Oh. I see from the time in the world that my time is almost up. Lest we spend the question period with you asking me to explain the parable of the Fourfold Field, let me say I really don’t fully understand it. And, furthermore, I don’t think Mark fully understood it either. I think he found it open-ended and offered an interpretation that was under-determined. He put it into a fairly complex setting that he himself had modeled on an ancient foundational text. And the texts that inform the arrangement and constrain Mark’s selection of the sermon’s contents—these two texts, the Creation Account and the King’s Dream (with the attendant Moving Finger), create the groundwork for the subsequent verbal work of both Jesus and Mark.

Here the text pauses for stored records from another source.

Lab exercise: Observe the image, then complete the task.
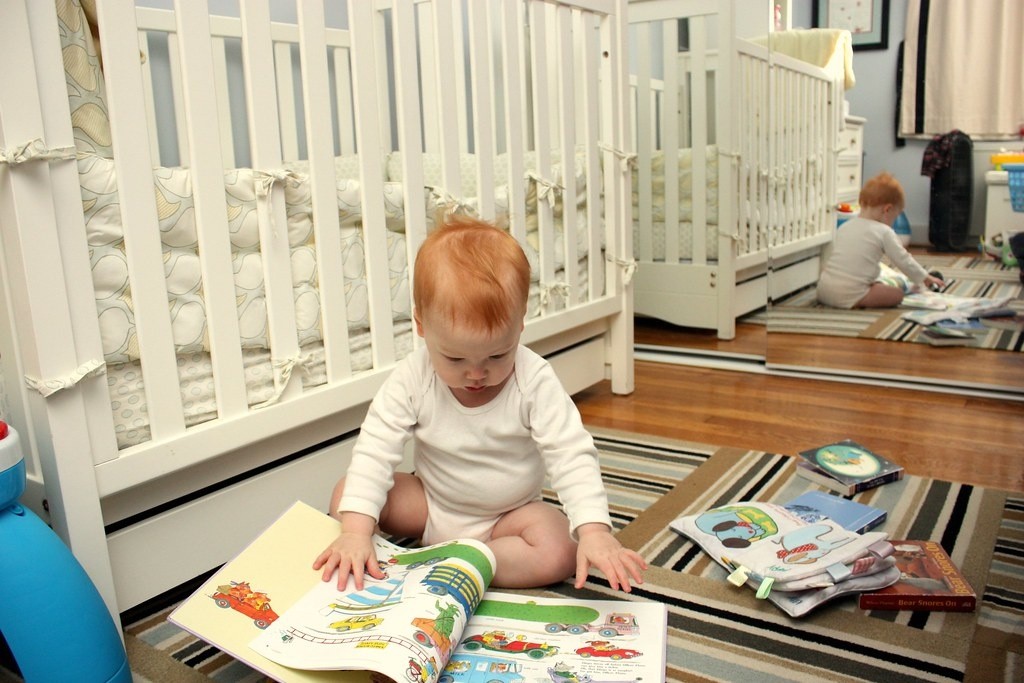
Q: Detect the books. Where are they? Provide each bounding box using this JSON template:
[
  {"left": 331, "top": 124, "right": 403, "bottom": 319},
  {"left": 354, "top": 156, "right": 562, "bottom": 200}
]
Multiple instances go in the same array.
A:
[
  {"left": 783, "top": 491, "right": 887, "bottom": 534},
  {"left": 796, "top": 439, "right": 905, "bottom": 496},
  {"left": 921, "top": 317, "right": 1024, "bottom": 346},
  {"left": 166, "top": 499, "right": 667, "bottom": 683},
  {"left": 855, "top": 540, "right": 977, "bottom": 611}
]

Mark’s arrangement adds a level to the interpretation of the sermon. It points to the foundational texts beneath the narrative and the parables Jesus spoke. The ground beneath the parables makes them point upward, to the heavens. The repeated deeds, sayings and parables of Jesus—these constitute the first rung of a ladder set on the ground of earlier texts. The unknotting of the allegory provides a second rung. Mark’s arrangement, a third rung, allows the climber to see the ground on which the ladder stands. A fourth rung: What went on inside his church we can only guess by analogy with what Jesus did in the boat. In the public Gospel Mark created an interpretive space through which we climb, onward and upward, as if on a ladder, meeting the angels of God descending and ourselves joining with those ascending. The descending angels, at least, give us some confidence that the ladder is not itself infinite, that it has a top, and that that top is leaning on something.
So I hand the question back to you as a handful of questions: What is it to interpret a text charitably? What are the characteristics of an interpretation that “makes more sense”? What have I been assuming in this, my attempt at a charitable interpretation? And just what is this logos the sower is sowing? Could sowing be interpreted as interpreting? Could the logos sown and growing and increasing be intelligibility gained by charitable interpretation? Is the parable of the Fourfold Field a parable about charitable interpretation? If so, who is the sower?